Constraint: dp_replicate_size < dp_size (pure replication with no sharding is not supported by FSDP2).

Activation Checkpointing

Trades compute for memory by recomputing activations during backward:

distributed:
  activation_checkpointing: true

This is forwarded to the strategy config for non-EP models, or read from MeshContext.activation_checkpointing for EP models.

Gradient Sync Deferral

FSDP2 defers gradient sync to the final micro-batch by default for communication overlap:

distributed:
  defer_fsdp_grad_sync: true   # default

Mixed Precision

FSDP2Config defaults to bfloat16 for all three precision knobs via MixedPrecisionPolicy(param_dtype=bf16, reduce_dtype=bf16, output_dtype=bf16, cast_forward_inputs=True). Override via the Python API:

from torch.distributed.fsdp import MixedPrecisionPolicy
config = FSDP2Config(
    mp_policy=MixedPrecisionPolicy(param_dtype=torch.float16, reduce_dtype=torch.float32),
)

Pipeline Parallelism

Requirements

Model class must define _pp_plan (a dict mapping module FQNs to stages).
pp_size > 1 in the distributed section.
A pipeline sub-config with schedule and microbatch size.

Supported schedules

Defined in PipelineConfig.pp_schedule:

1f1b (one-forward-one-backward, default)
gpipe
interleaved_1f1b / interleaved1f1b
looped_bfs
dfs
v_schedule
zero_bubble

Example (8B model on 8 GPUs, PP=2 + DP=4)

distributed:
  strategy: fsdp2
  pp_size: 2

  pipeline:
    pp_schedule: interleaved1f1b
    pp_microbatch_size: 4
    scale_grads_in_schedule: false

checkpoint:
  model_save_format: safetensors
  save_consolidated: true

How it works

AutoPipeline.build() calls pipeline_model() which splits the model into stages using the model's _pp_plan, creates PipelineStage objects, and builds the schedule. During training, schedule.step() drives forward and backward through the pipeline.

Context Parallelism

Use CP for long sequences (8K+). CP shards Q/K/V on the sequence dimension as DTensors.

Config

distributed:
  strategy: fsdp2
  cp_size: 2   # or 4, 8

Requirements

SDPA (Flash Attention or Efficient Attention backend) or Transformer Engine attention. SDPBackend.MATH is not compatible with DTensor.
Attention masks are automatically stripped; is_causal=True is set via forward pre-hooks registered by attach_context_parallel_hooks().

How it works

After model sharding, apply_model_infrastructure() calls attach_context_parallel_hooks() on each model part (for non-TE models).
At each training step, make_cp_batch_and_ctx() creates a CP context manager that shards the batch along the sequence dimension and sets up context_parallel() from torch.distributed.tensor.experimental.
----
Answer these questions using the distributed training excerpt above:
1. Which pipeline schedule is the default?
2. Which SDPA backend is incompatible with DTensor?
3. What dtype does FSDP2Config use by default for all three precision knobs?

Dataset entries:
----
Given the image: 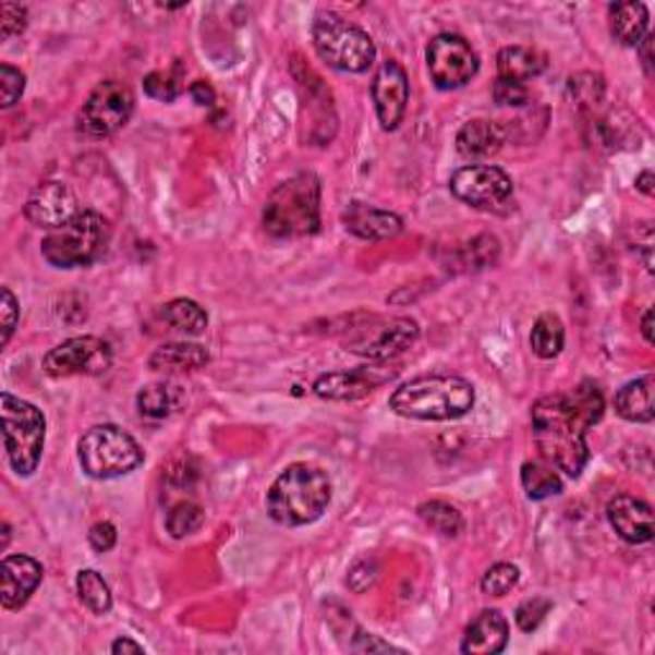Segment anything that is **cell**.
Listing matches in <instances>:
<instances>
[{"label": "cell", "mask_w": 655, "mask_h": 655, "mask_svg": "<svg viewBox=\"0 0 655 655\" xmlns=\"http://www.w3.org/2000/svg\"><path fill=\"white\" fill-rule=\"evenodd\" d=\"M474 385L451 374H428L404 381L389 397V410L412 421H459L474 408Z\"/></svg>", "instance_id": "obj_2"}, {"label": "cell", "mask_w": 655, "mask_h": 655, "mask_svg": "<svg viewBox=\"0 0 655 655\" xmlns=\"http://www.w3.org/2000/svg\"><path fill=\"white\" fill-rule=\"evenodd\" d=\"M607 520L624 543L643 546L653 541V507L632 495H617L607 505Z\"/></svg>", "instance_id": "obj_19"}, {"label": "cell", "mask_w": 655, "mask_h": 655, "mask_svg": "<svg viewBox=\"0 0 655 655\" xmlns=\"http://www.w3.org/2000/svg\"><path fill=\"white\" fill-rule=\"evenodd\" d=\"M417 514L421 520L428 525L430 530H436L438 535H446V538H456V535L463 530V518L461 512L456 510L453 505L444 502V499H430V502H423L417 507Z\"/></svg>", "instance_id": "obj_34"}, {"label": "cell", "mask_w": 655, "mask_h": 655, "mask_svg": "<svg viewBox=\"0 0 655 655\" xmlns=\"http://www.w3.org/2000/svg\"><path fill=\"white\" fill-rule=\"evenodd\" d=\"M353 651L359 653H402L400 647L385 643V640H379L377 635H372V632H362L359 630L356 640H353Z\"/></svg>", "instance_id": "obj_45"}, {"label": "cell", "mask_w": 655, "mask_h": 655, "mask_svg": "<svg viewBox=\"0 0 655 655\" xmlns=\"http://www.w3.org/2000/svg\"><path fill=\"white\" fill-rule=\"evenodd\" d=\"M448 187H451L453 197L480 210L502 208L514 193L512 177L495 165H469L456 169Z\"/></svg>", "instance_id": "obj_13"}, {"label": "cell", "mask_w": 655, "mask_h": 655, "mask_svg": "<svg viewBox=\"0 0 655 655\" xmlns=\"http://www.w3.org/2000/svg\"><path fill=\"white\" fill-rule=\"evenodd\" d=\"M605 415V395L594 381H581L571 392H554L541 397L530 410L533 428L543 425H569V428L586 433Z\"/></svg>", "instance_id": "obj_8"}, {"label": "cell", "mask_w": 655, "mask_h": 655, "mask_svg": "<svg viewBox=\"0 0 655 655\" xmlns=\"http://www.w3.org/2000/svg\"><path fill=\"white\" fill-rule=\"evenodd\" d=\"M417 338H421V323L400 315V318H372L364 326H353L343 345L349 353L369 362H389L412 349Z\"/></svg>", "instance_id": "obj_10"}, {"label": "cell", "mask_w": 655, "mask_h": 655, "mask_svg": "<svg viewBox=\"0 0 655 655\" xmlns=\"http://www.w3.org/2000/svg\"><path fill=\"white\" fill-rule=\"evenodd\" d=\"M87 541H90V546L98 550V554H108V550L116 548L118 530L113 522H108V520L95 522V525L90 527V533H87Z\"/></svg>", "instance_id": "obj_44"}, {"label": "cell", "mask_w": 655, "mask_h": 655, "mask_svg": "<svg viewBox=\"0 0 655 655\" xmlns=\"http://www.w3.org/2000/svg\"><path fill=\"white\" fill-rule=\"evenodd\" d=\"M159 318L182 336H201L208 328V313L190 298L169 300L167 305H161Z\"/></svg>", "instance_id": "obj_28"}, {"label": "cell", "mask_w": 655, "mask_h": 655, "mask_svg": "<svg viewBox=\"0 0 655 655\" xmlns=\"http://www.w3.org/2000/svg\"><path fill=\"white\" fill-rule=\"evenodd\" d=\"M640 333H643L647 345L655 343V338H653V311H645L643 323H640Z\"/></svg>", "instance_id": "obj_50"}, {"label": "cell", "mask_w": 655, "mask_h": 655, "mask_svg": "<svg viewBox=\"0 0 655 655\" xmlns=\"http://www.w3.org/2000/svg\"><path fill=\"white\" fill-rule=\"evenodd\" d=\"M26 90V75L11 64H0V106L11 108L21 100Z\"/></svg>", "instance_id": "obj_38"}, {"label": "cell", "mask_w": 655, "mask_h": 655, "mask_svg": "<svg viewBox=\"0 0 655 655\" xmlns=\"http://www.w3.org/2000/svg\"><path fill=\"white\" fill-rule=\"evenodd\" d=\"M492 95H495L497 106L502 108H525L530 102V90L525 83H512V80H499L495 87H492Z\"/></svg>", "instance_id": "obj_40"}, {"label": "cell", "mask_w": 655, "mask_h": 655, "mask_svg": "<svg viewBox=\"0 0 655 655\" xmlns=\"http://www.w3.org/2000/svg\"><path fill=\"white\" fill-rule=\"evenodd\" d=\"M651 13L645 3H615L609 5V32L622 47H635L647 36Z\"/></svg>", "instance_id": "obj_25"}, {"label": "cell", "mask_w": 655, "mask_h": 655, "mask_svg": "<svg viewBox=\"0 0 655 655\" xmlns=\"http://www.w3.org/2000/svg\"><path fill=\"white\" fill-rule=\"evenodd\" d=\"M372 100L377 108L379 126L385 131H395L408 113L410 100V80L408 72L397 59H387L379 64L377 75L372 83Z\"/></svg>", "instance_id": "obj_16"}, {"label": "cell", "mask_w": 655, "mask_h": 655, "mask_svg": "<svg viewBox=\"0 0 655 655\" xmlns=\"http://www.w3.org/2000/svg\"><path fill=\"white\" fill-rule=\"evenodd\" d=\"M11 543V525L9 522H3V548H9Z\"/></svg>", "instance_id": "obj_51"}, {"label": "cell", "mask_w": 655, "mask_h": 655, "mask_svg": "<svg viewBox=\"0 0 655 655\" xmlns=\"http://www.w3.org/2000/svg\"><path fill=\"white\" fill-rule=\"evenodd\" d=\"M520 482L530 499H548L563 492V480L546 459L522 463Z\"/></svg>", "instance_id": "obj_29"}, {"label": "cell", "mask_w": 655, "mask_h": 655, "mask_svg": "<svg viewBox=\"0 0 655 655\" xmlns=\"http://www.w3.org/2000/svg\"><path fill=\"white\" fill-rule=\"evenodd\" d=\"M44 579L41 563L32 556H5L0 566V605L3 609H21L32 599Z\"/></svg>", "instance_id": "obj_18"}, {"label": "cell", "mask_w": 655, "mask_h": 655, "mask_svg": "<svg viewBox=\"0 0 655 655\" xmlns=\"http://www.w3.org/2000/svg\"><path fill=\"white\" fill-rule=\"evenodd\" d=\"M320 180L313 172H298L279 182L264 205V231L275 239H305L320 231Z\"/></svg>", "instance_id": "obj_3"}, {"label": "cell", "mask_w": 655, "mask_h": 655, "mask_svg": "<svg viewBox=\"0 0 655 655\" xmlns=\"http://www.w3.org/2000/svg\"><path fill=\"white\" fill-rule=\"evenodd\" d=\"M566 328L556 313H543L530 333V349L541 359H556L563 351Z\"/></svg>", "instance_id": "obj_31"}, {"label": "cell", "mask_w": 655, "mask_h": 655, "mask_svg": "<svg viewBox=\"0 0 655 655\" xmlns=\"http://www.w3.org/2000/svg\"><path fill=\"white\" fill-rule=\"evenodd\" d=\"M425 62L438 90H459L480 72V54L459 34L433 36L425 49Z\"/></svg>", "instance_id": "obj_11"}, {"label": "cell", "mask_w": 655, "mask_h": 655, "mask_svg": "<svg viewBox=\"0 0 655 655\" xmlns=\"http://www.w3.org/2000/svg\"><path fill=\"white\" fill-rule=\"evenodd\" d=\"M28 24V11L24 5L3 3L0 5V39L9 41L13 36L24 34Z\"/></svg>", "instance_id": "obj_41"}, {"label": "cell", "mask_w": 655, "mask_h": 655, "mask_svg": "<svg viewBox=\"0 0 655 655\" xmlns=\"http://www.w3.org/2000/svg\"><path fill=\"white\" fill-rule=\"evenodd\" d=\"M26 218L39 228H54L70 223L77 216V197L72 193L70 185L64 182H41L39 187L32 190L28 201L24 205Z\"/></svg>", "instance_id": "obj_17"}, {"label": "cell", "mask_w": 655, "mask_h": 655, "mask_svg": "<svg viewBox=\"0 0 655 655\" xmlns=\"http://www.w3.org/2000/svg\"><path fill=\"white\" fill-rule=\"evenodd\" d=\"M136 108L134 90L121 80H106L87 95L77 113V131L87 138H108L131 121Z\"/></svg>", "instance_id": "obj_9"}, {"label": "cell", "mask_w": 655, "mask_h": 655, "mask_svg": "<svg viewBox=\"0 0 655 655\" xmlns=\"http://www.w3.org/2000/svg\"><path fill=\"white\" fill-rule=\"evenodd\" d=\"M190 95H193V100L203 108H210L213 102H216V90H213L210 83H205V80H197V83L190 85Z\"/></svg>", "instance_id": "obj_46"}, {"label": "cell", "mask_w": 655, "mask_h": 655, "mask_svg": "<svg viewBox=\"0 0 655 655\" xmlns=\"http://www.w3.org/2000/svg\"><path fill=\"white\" fill-rule=\"evenodd\" d=\"M19 300L9 287H3V303H0V315H3V333H0V345H9L13 338V330L19 326Z\"/></svg>", "instance_id": "obj_43"}, {"label": "cell", "mask_w": 655, "mask_h": 655, "mask_svg": "<svg viewBox=\"0 0 655 655\" xmlns=\"http://www.w3.org/2000/svg\"><path fill=\"white\" fill-rule=\"evenodd\" d=\"M395 366L385 362H369V366H356V369H343V372H328L323 377L315 379L313 392L320 400L330 402H353L362 400V397L372 395L374 389L385 387L387 381L397 377Z\"/></svg>", "instance_id": "obj_14"}, {"label": "cell", "mask_w": 655, "mask_h": 655, "mask_svg": "<svg viewBox=\"0 0 655 655\" xmlns=\"http://www.w3.org/2000/svg\"><path fill=\"white\" fill-rule=\"evenodd\" d=\"M653 41H655V36L651 32H647L645 39L638 44L640 59H643V68H645L647 75H653Z\"/></svg>", "instance_id": "obj_47"}, {"label": "cell", "mask_w": 655, "mask_h": 655, "mask_svg": "<svg viewBox=\"0 0 655 655\" xmlns=\"http://www.w3.org/2000/svg\"><path fill=\"white\" fill-rule=\"evenodd\" d=\"M110 244V223L95 210H80L70 223L49 231L41 256L57 269H80L98 262Z\"/></svg>", "instance_id": "obj_4"}, {"label": "cell", "mask_w": 655, "mask_h": 655, "mask_svg": "<svg viewBox=\"0 0 655 655\" xmlns=\"http://www.w3.org/2000/svg\"><path fill=\"white\" fill-rule=\"evenodd\" d=\"M520 581V569L514 563H495L482 577V592L489 597H505Z\"/></svg>", "instance_id": "obj_36"}, {"label": "cell", "mask_w": 655, "mask_h": 655, "mask_svg": "<svg viewBox=\"0 0 655 655\" xmlns=\"http://www.w3.org/2000/svg\"><path fill=\"white\" fill-rule=\"evenodd\" d=\"M550 609H554V602L548 597L525 599L518 607V612H514V622H518V628L522 632H535L543 624V620L550 615Z\"/></svg>", "instance_id": "obj_37"}, {"label": "cell", "mask_w": 655, "mask_h": 655, "mask_svg": "<svg viewBox=\"0 0 655 655\" xmlns=\"http://www.w3.org/2000/svg\"><path fill=\"white\" fill-rule=\"evenodd\" d=\"M144 93L154 100L172 102L185 93V64L174 62L169 70H157L149 72L144 77Z\"/></svg>", "instance_id": "obj_33"}, {"label": "cell", "mask_w": 655, "mask_h": 655, "mask_svg": "<svg viewBox=\"0 0 655 655\" xmlns=\"http://www.w3.org/2000/svg\"><path fill=\"white\" fill-rule=\"evenodd\" d=\"M210 353L201 343H165L149 356V369L161 374H185L205 369Z\"/></svg>", "instance_id": "obj_24"}, {"label": "cell", "mask_w": 655, "mask_h": 655, "mask_svg": "<svg viewBox=\"0 0 655 655\" xmlns=\"http://www.w3.org/2000/svg\"><path fill=\"white\" fill-rule=\"evenodd\" d=\"M653 182H655V177H653V172L651 169H645V172H640L638 174V180H635V187L640 190V193L643 195H647V197H653L655 195V187H653Z\"/></svg>", "instance_id": "obj_49"}, {"label": "cell", "mask_w": 655, "mask_h": 655, "mask_svg": "<svg viewBox=\"0 0 655 655\" xmlns=\"http://www.w3.org/2000/svg\"><path fill=\"white\" fill-rule=\"evenodd\" d=\"M505 142L507 129L499 126L497 121H487V118H474V121L463 123L456 134V149L469 161L492 159L502 149Z\"/></svg>", "instance_id": "obj_22"}, {"label": "cell", "mask_w": 655, "mask_h": 655, "mask_svg": "<svg viewBox=\"0 0 655 655\" xmlns=\"http://www.w3.org/2000/svg\"><path fill=\"white\" fill-rule=\"evenodd\" d=\"M313 47L330 70L349 72V75H362L377 59L372 36L333 11H320L315 16Z\"/></svg>", "instance_id": "obj_5"}, {"label": "cell", "mask_w": 655, "mask_h": 655, "mask_svg": "<svg viewBox=\"0 0 655 655\" xmlns=\"http://www.w3.org/2000/svg\"><path fill=\"white\" fill-rule=\"evenodd\" d=\"M569 95L586 118L597 116L607 100L605 77L597 75V72H577V75L569 77Z\"/></svg>", "instance_id": "obj_30"}, {"label": "cell", "mask_w": 655, "mask_h": 655, "mask_svg": "<svg viewBox=\"0 0 655 655\" xmlns=\"http://www.w3.org/2000/svg\"><path fill=\"white\" fill-rule=\"evenodd\" d=\"M343 228L364 241H389L402 233V218L397 213L374 208L366 203H351L343 210Z\"/></svg>", "instance_id": "obj_20"}, {"label": "cell", "mask_w": 655, "mask_h": 655, "mask_svg": "<svg viewBox=\"0 0 655 655\" xmlns=\"http://www.w3.org/2000/svg\"><path fill=\"white\" fill-rule=\"evenodd\" d=\"M535 446L543 459L556 471L577 480L589 463V444L586 433H579L569 425H543L535 428Z\"/></svg>", "instance_id": "obj_15"}, {"label": "cell", "mask_w": 655, "mask_h": 655, "mask_svg": "<svg viewBox=\"0 0 655 655\" xmlns=\"http://www.w3.org/2000/svg\"><path fill=\"white\" fill-rule=\"evenodd\" d=\"M548 59L538 49L530 47H505L497 54V75L499 80H512V83H527L546 72Z\"/></svg>", "instance_id": "obj_26"}, {"label": "cell", "mask_w": 655, "mask_h": 655, "mask_svg": "<svg viewBox=\"0 0 655 655\" xmlns=\"http://www.w3.org/2000/svg\"><path fill=\"white\" fill-rule=\"evenodd\" d=\"M77 459L93 480H116L142 466L144 451L136 438L118 425H95L80 438Z\"/></svg>", "instance_id": "obj_7"}, {"label": "cell", "mask_w": 655, "mask_h": 655, "mask_svg": "<svg viewBox=\"0 0 655 655\" xmlns=\"http://www.w3.org/2000/svg\"><path fill=\"white\" fill-rule=\"evenodd\" d=\"M510 643V622L497 609H484L466 628L461 653L466 655H497Z\"/></svg>", "instance_id": "obj_21"}, {"label": "cell", "mask_w": 655, "mask_h": 655, "mask_svg": "<svg viewBox=\"0 0 655 655\" xmlns=\"http://www.w3.org/2000/svg\"><path fill=\"white\" fill-rule=\"evenodd\" d=\"M113 364V349L98 336H75L54 345L44 356V372L49 377H98Z\"/></svg>", "instance_id": "obj_12"}, {"label": "cell", "mask_w": 655, "mask_h": 655, "mask_svg": "<svg viewBox=\"0 0 655 655\" xmlns=\"http://www.w3.org/2000/svg\"><path fill=\"white\" fill-rule=\"evenodd\" d=\"M165 522H167V533L172 535V538H187V535H195L197 530L203 527L205 512L197 502L182 499V502L169 507Z\"/></svg>", "instance_id": "obj_35"}, {"label": "cell", "mask_w": 655, "mask_h": 655, "mask_svg": "<svg viewBox=\"0 0 655 655\" xmlns=\"http://www.w3.org/2000/svg\"><path fill=\"white\" fill-rule=\"evenodd\" d=\"M77 597L83 605L95 615H108L113 607V592H110L108 581L100 577L95 569H83L77 573Z\"/></svg>", "instance_id": "obj_32"}, {"label": "cell", "mask_w": 655, "mask_h": 655, "mask_svg": "<svg viewBox=\"0 0 655 655\" xmlns=\"http://www.w3.org/2000/svg\"><path fill=\"white\" fill-rule=\"evenodd\" d=\"M377 573H379L377 563H374L372 558H362V561H356L351 566L345 584H349V589H353L356 594H364L366 589L374 586V581H377Z\"/></svg>", "instance_id": "obj_42"}, {"label": "cell", "mask_w": 655, "mask_h": 655, "mask_svg": "<svg viewBox=\"0 0 655 655\" xmlns=\"http://www.w3.org/2000/svg\"><path fill=\"white\" fill-rule=\"evenodd\" d=\"M0 417H3V444L11 469L19 476H32L39 469L44 453L47 417L36 404L11 392L0 395Z\"/></svg>", "instance_id": "obj_6"}, {"label": "cell", "mask_w": 655, "mask_h": 655, "mask_svg": "<svg viewBox=\"0 0 655 655\" xmlns=\"http://www.w3.org/2000/svg\"><path fill=\"white\" fill-rule=\"evenodd\" d=\"M182 400L185 397H182L180 387L169 385V381H157V385H146L136 395V410L142 415V421L161 423L182 408Z\"/></svg>", "instance_id": "obj_27"}, {"label": "cell", "mask_w": 655, "mask_h": 655, "mask_svg": "<svg viewBox=\"0 0 655 655\" xmlns=\"http://www.w3.org/2000/svg\"><path fill=\"white\" fill-rule=\"evenodd\" d=\"M110 653H113V655H121V653L142 655L144 653V645L134 643V640H131V638H118V640H113V645H110Z\"/></svg>", "instance_id": "obj_48"}, {"label": "cell", "mask_w": 655, "mask_h": 655, "mask_svg": "<svg viewBox=\"0 0 655 655\" xmlns=\"http://www.w3.org/2000/svg\"><path fill=\"white\" fill-rule=\"evenodd\" d=\"M333 484L320 466L290 463L267 492L269 518L287 527L311 525L328 510Z\"/></svg>", "instance_id": "obj_1"}, {"label": "cell", "mask_w": 655, "mask_h": 655, "mask_svg": "<svg viewBox=\"0 0 655 655\" xmlns=\"http://www.w3.org/2000/svg\"><path fill=\"white\" fill-rule=\"evenodd\" d=\"M499 256V241L497 235H480V239H474L466 248V264H471L474 269H484L489 267V264H495Z\"/></svg>", "instance_id": "obj_39"}, {"label": "cell", "mask_w": 655, "mask_h": 655, "mask_svg": "<svg viewBox=\"0 0 655 655\" xmlns=\"http://www.w3.org/2000/svg\"><path fill=\"white\" fill-rule=\"evenodd\" d=\"M655 379L653 374L632 379L615 395V412L628 423H653L655 417Z\"/></svg>", "instance_id": "obj_23"}]
</instances>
----
_Written solution_
1. 1f1b (one-forward-one-backward)
2. SDPBackend.MATH
3. bfloat16